Information provided —
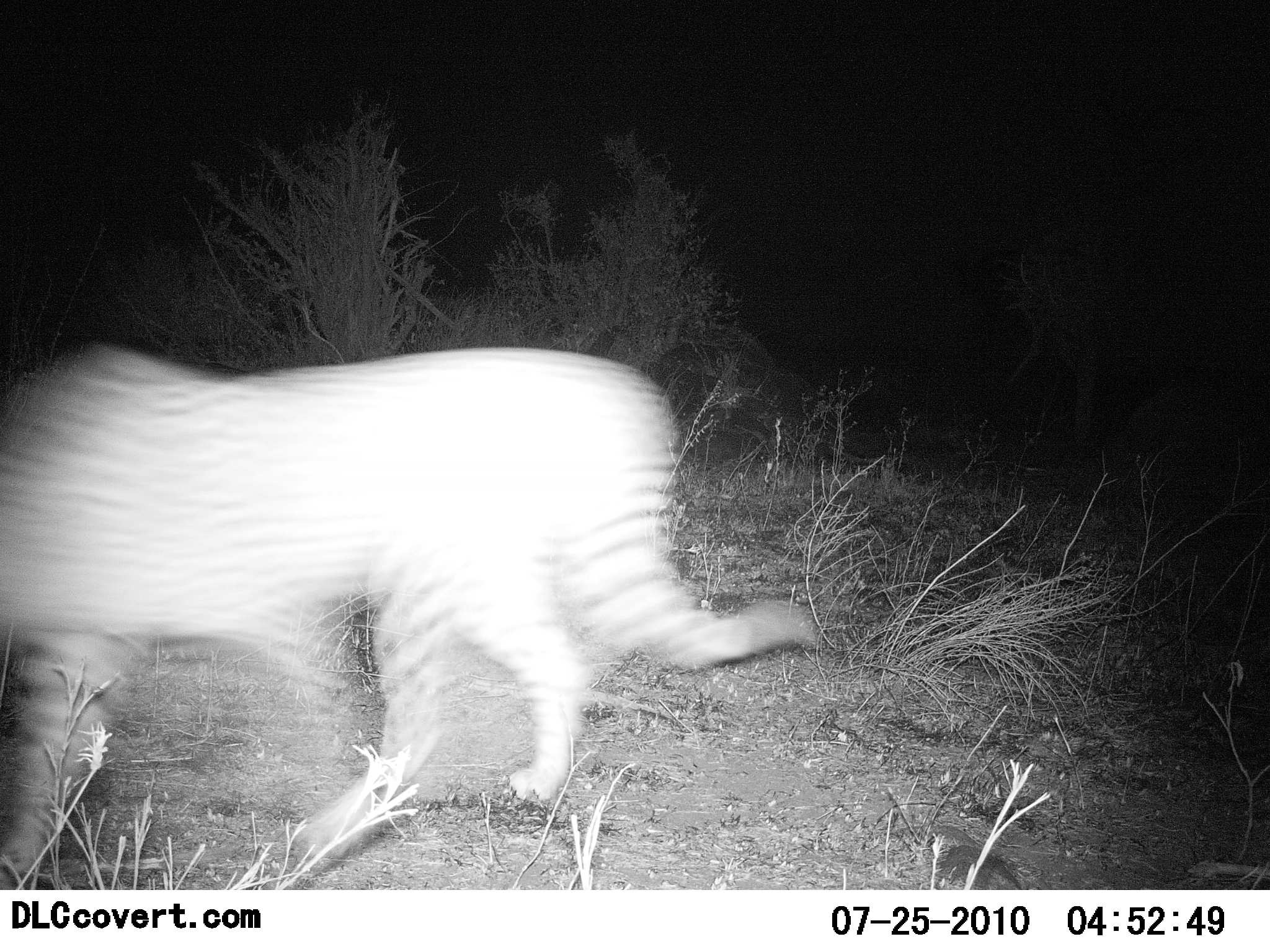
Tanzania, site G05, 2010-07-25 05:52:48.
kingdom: Animalia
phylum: Chordata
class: Mammalia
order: Carnivora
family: Felidae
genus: Acinonyx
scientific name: Acinonyx jubatus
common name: cheetah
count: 1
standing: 0%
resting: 0%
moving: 100%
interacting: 0%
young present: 0%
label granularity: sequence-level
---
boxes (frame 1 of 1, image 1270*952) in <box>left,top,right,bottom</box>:
animal: <box>0,334,810,882</box>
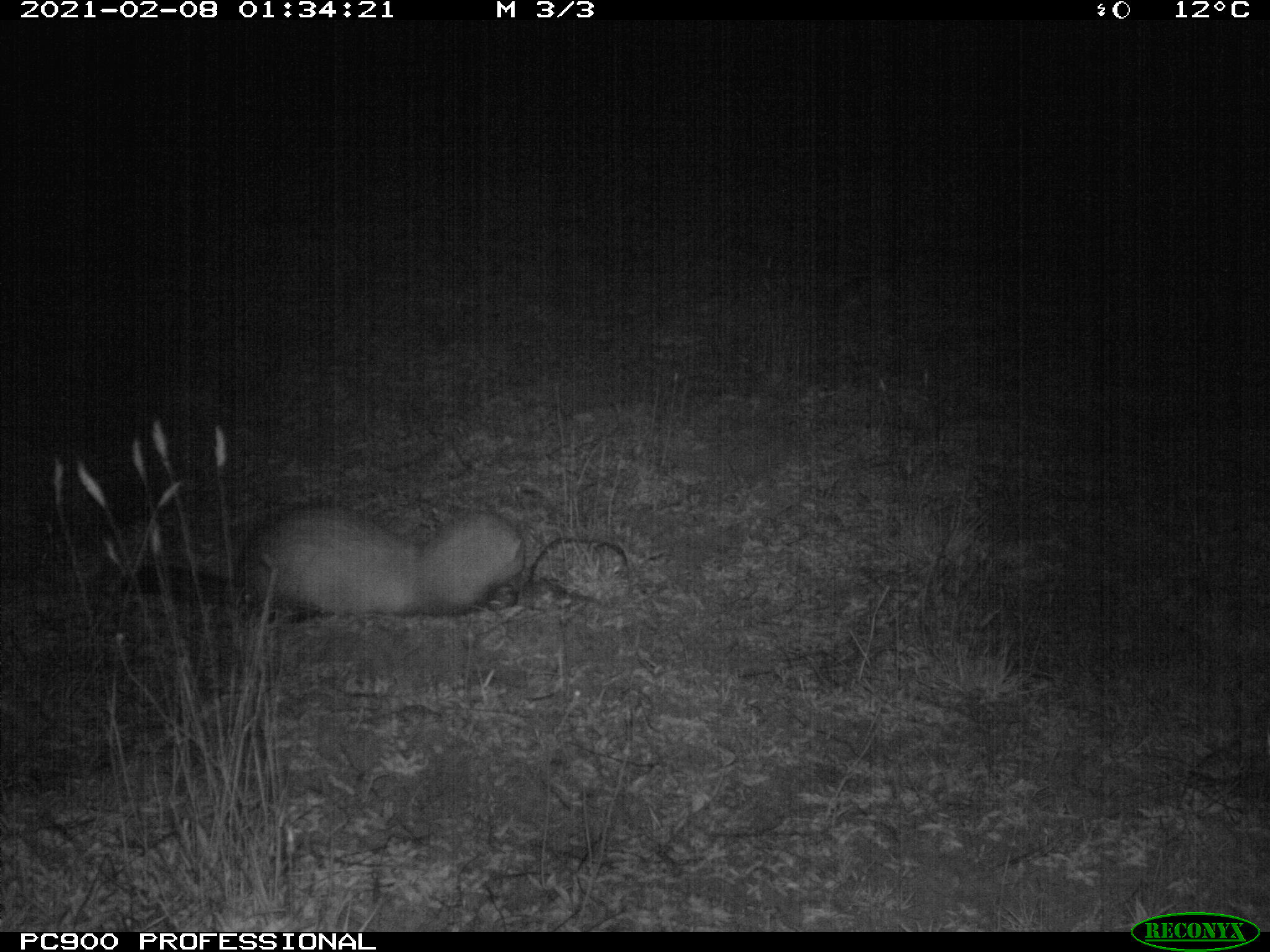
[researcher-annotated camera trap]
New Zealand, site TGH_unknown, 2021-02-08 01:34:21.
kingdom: Animalia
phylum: Chordata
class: Mammalia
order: Carnivora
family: Mustelidae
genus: Mustela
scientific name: Mustela furo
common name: ferret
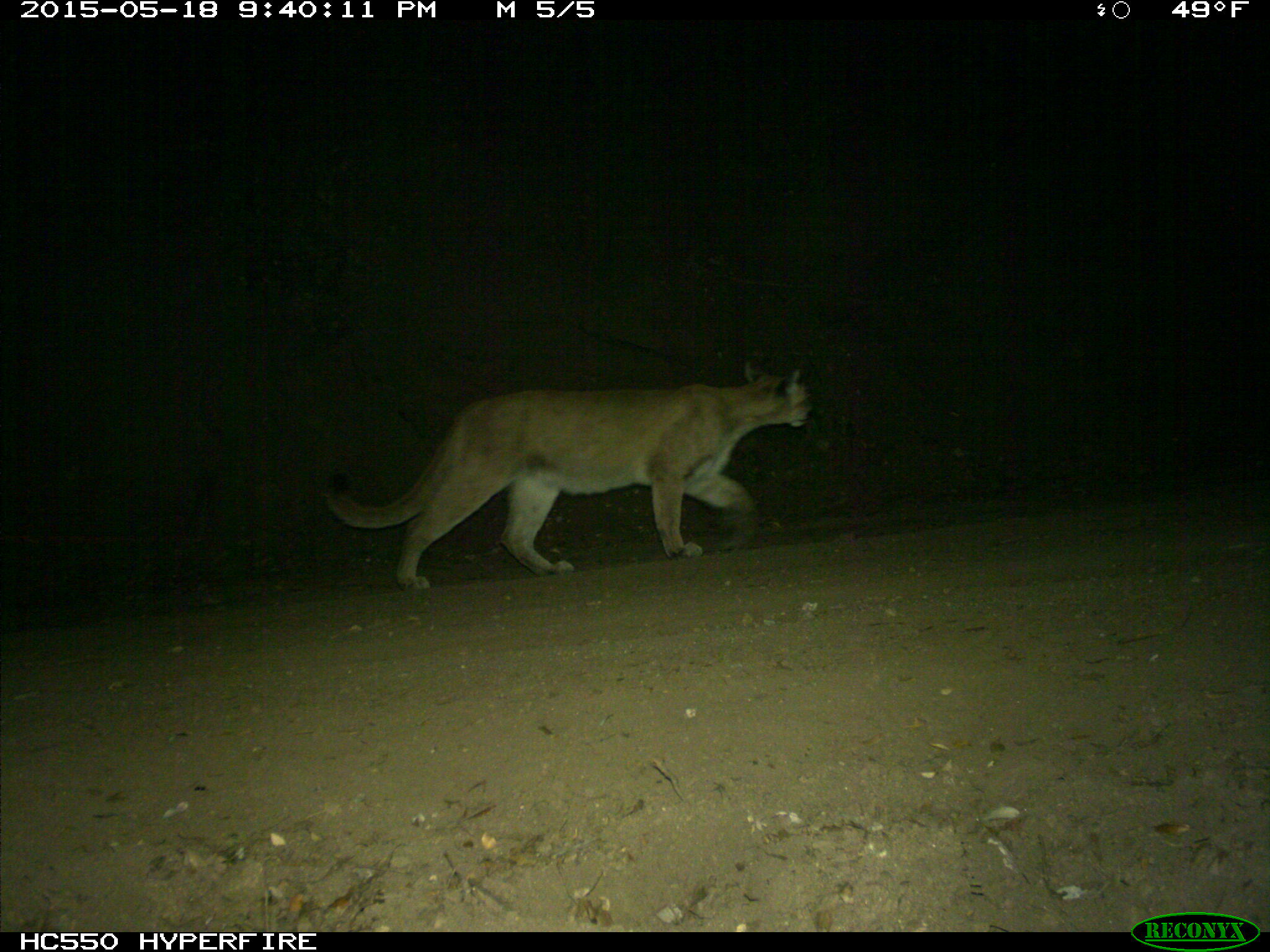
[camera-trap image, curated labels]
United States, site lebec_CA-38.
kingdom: Animalia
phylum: Chordata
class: Mammalia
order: Carnivora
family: Felidae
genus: Puma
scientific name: Puma concolor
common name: mountain lion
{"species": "Puma concolor (mountain lion)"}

Task goal — Every entry above needs to be duplicated precisely, and none of the pictures should appear.

Output for this exercise —
Tanzania, site G05, 2010-07-25 05:52:48.
kingdom: Animalia
phylum: Chordata
class: Mammalia
order: Carnivora
family: Felidae
genus: Acinonyx
scientific name: Acinonyx jubatus
common name: cheetah
count: 1
standing: 0%
resting: 0%
moving: 100%
interacting: 0%
young present: 0%
label granularity: sequence-level
---
boxes (frame 1 of 1, image 1270*952) in <box>left,top,right,bottom</box>:
animal: <box>0,334,810,882</box>
[researcher-annotated camera trap]
New Zealand, site TGH_unknown, 2021-02-08 01:34:21.
kingdom: Animalia
phylum: Chordata
class: Mammalia
order: Carnivora
family: Mustelidae
genus: Mustela
scientific name: Mustela furo
common name: ferret
[camera-trap image, curated labels]
United States, site lebec_CA-38.
kingdom: Animalia
phylum: Chordata
class: Mammalia
order: Carnivora
family: Felidae
genus: Puma
scientific name: Puma concolor
common name: mountain lion
{"species": "Puma concolor (mountain lion)"}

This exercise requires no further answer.